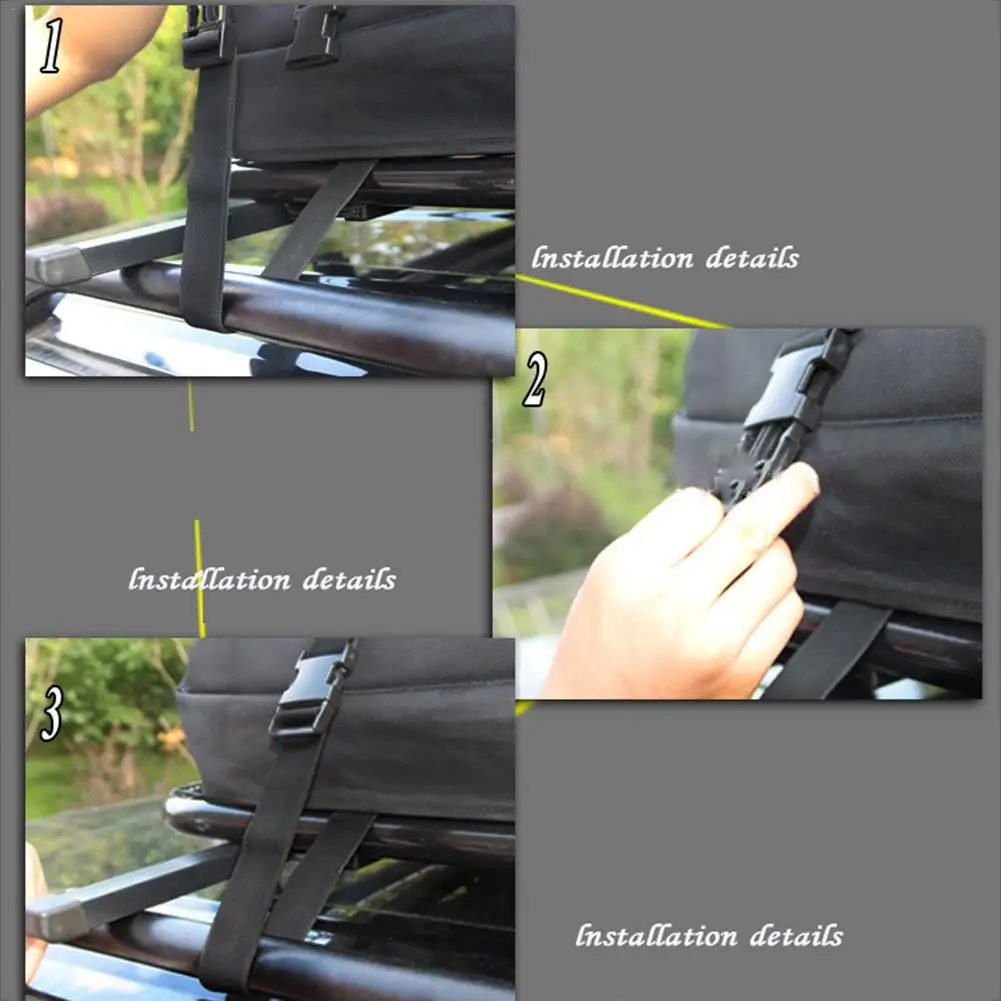 1

lnstallation details

2

lnstallation details

3

lnstallation details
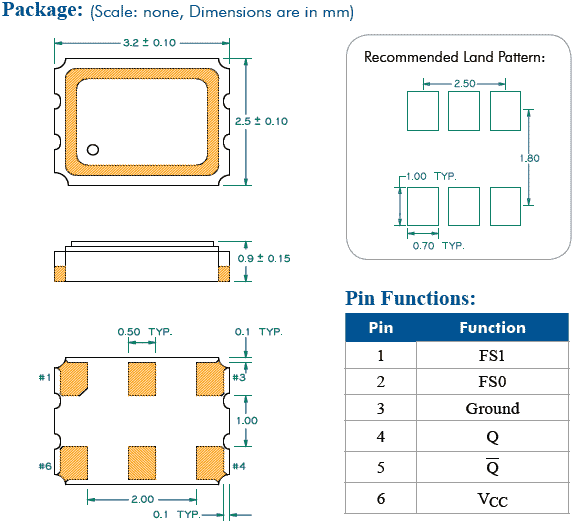 Package: (Scale: none, Dimensions are in mm)

3.2 ± 0.10

2.5 ± 0.10

0.9 ± 0.15

0.50 TYP.

0.1 TYP.

#1

#3

1.00

#6

#4

2.00

0.1 TYP.

Recommended Land Pattern:

2.50

1.80

1.00 TYP.

0.70 TYP.

Pin Functions:

| Pin | Function |
|---|---|
| 1 | FS1 |
| 2 | FS0 |
| 3 | Ground |
| 4 | Q |
| 5 | $\overline{Q}$ |
| 6 | $V_{CC}$ |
—————
● **What is expected**:
An exact copy of the entries above is needed, with the pictures removed.

● **Solution below**:
 1

lnstallation details

2

lnstallation details

3

lnstallation details
 Package: (Scale: none, Dimensions are in mm)

3.2 ± 0.10

2.5 ± 0.10

0.9 ± 0.15

0.50 TYP.

0.1 TYP.

#1

#3

1.00

#6

#4

2.00

0.1 TYP.

Recommended Land Pattern:

2.50

1.80

1.00 TYP.

0.70 TYP.

Pin Functions:

| Pin | Function |
|---|---|
| 1 | FS1 |
| 2 | FS0 |
| 3 | Ground |
| 4 | Q |
| 5 | $\overline{Q}$ |
| 6 | $V_{CC}$ |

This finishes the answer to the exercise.